Ah neat. And what about the case from = to? Why doesn' that deadlock in this code? (Concurrency is rather new to me)
January 22, 2013
On Monday, 21 January 2013 at 20:35:16 UTC, bearophile wrote:
> qznc:
>
>> Code: http://dpaste.dzfl.pl/e6615a53
>>
>> Any comments or improvements?
>
> I have reformatted your code a little, according to the style used in all other D entries of RosettaCode:
>
> http://codepad.org/ceDyQ8lE
>
> The usage of a sink for toString() isn't common, but it's OK.
>
> I suggest to add something to make it stop after 20 seconds or so (I run all the rosettacode entries every so often to test them, so I prefer them to not go on forever. Some entries are required to produce infinite loops, but I think this time it's not necessary).
>
>
>> I actually implemented a more scalable version than most of the other languages used, by using a lock per item instead of a single lock for the whole array.
>
> Then I suggest you to add this comment before the entry.
>
> Bye,
> bearophile

I note you always seem to use "in" in your functions and on reddit seemed to imply that this was the idiomatic way of using D yet I recall Jonathan M Davies posting that using "in" was a bad idea.
January 22, 2013
On Tuesday, 22 January 2013 at 18:10:27 UTC, cal wrote:
> On Tuesday, 22 January 2013 at 09:47:25 UTC, monarch_dodra wrote:
>> Avoids deadlock.
>>
>> imagine 2 threads:
>> a: from 2 to 5.
>> b: from 5 to 2.
>>
>> If both threads acquire their first lock, then you have a dead lock, and your program is basically dead.
>>
>> By always locking low first, you avoid the deadlock in a rather simple but elegant way.
>
> Ah neat.

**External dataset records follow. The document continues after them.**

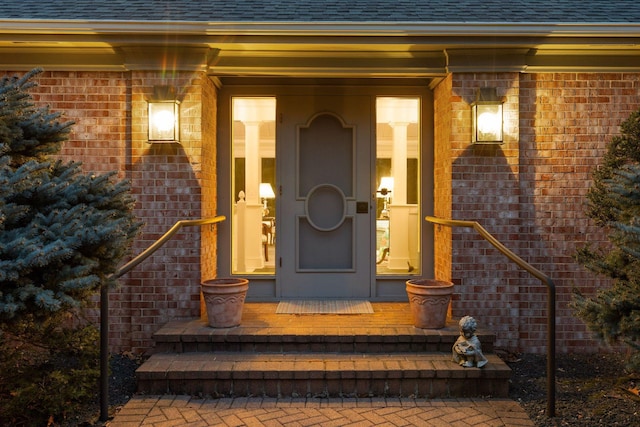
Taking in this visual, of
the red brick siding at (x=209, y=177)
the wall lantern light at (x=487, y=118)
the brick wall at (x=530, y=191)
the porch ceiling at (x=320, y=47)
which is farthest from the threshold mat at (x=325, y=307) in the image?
the porch ceiling at (x=320, y=47)

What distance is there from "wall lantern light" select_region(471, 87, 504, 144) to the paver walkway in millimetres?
2237

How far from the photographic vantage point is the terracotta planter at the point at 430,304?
4410 millimetres

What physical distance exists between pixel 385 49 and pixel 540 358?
314 cm

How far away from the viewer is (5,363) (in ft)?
11.7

And what about the case from = to? Why doesn' that deadlock in this code? (Concurrency is rather new to me)

Because a single thread may acquire the same lock more than once. At which point, it will increment the lock counter. The lock is released when the counter reaches zero.

This allows having easy "nested" logic, where a function does not have to worry if the caller function already has a lock.
January 22, 2013
ixid:

> I note you always seem to use "in" in your functions and on reddit seemed to imply that this was the idiomatic way of using D yet I recall Jonathan M Davies posting that using "in" was a bad idea.

I think "in" is supposed to be(come) idiomatic, because it's short, and it's supposed to combine two attributes that you usually want, const and scope.

On the other hand scope for arguments is not implemented yet (and Walter doesn't show lot of interest in implementing it, I don't know why. Few days ago Hara has said he wants to try to implement scope. But it's a lot of work, so I don't know if and when he will be done). So if you annotate something with scope, and you let the reference escape, the code now compiles, but later will break.

Breaking the D code on Rosettacode is acceptable, because that site is like a wide variety of tiny test programs. So using "in" in Rosettacode is good. But if you are writing a largish D2 project, then Jonathan is right, it's better to not use "in" and scope arguments, unless you want to fix ton of future errors.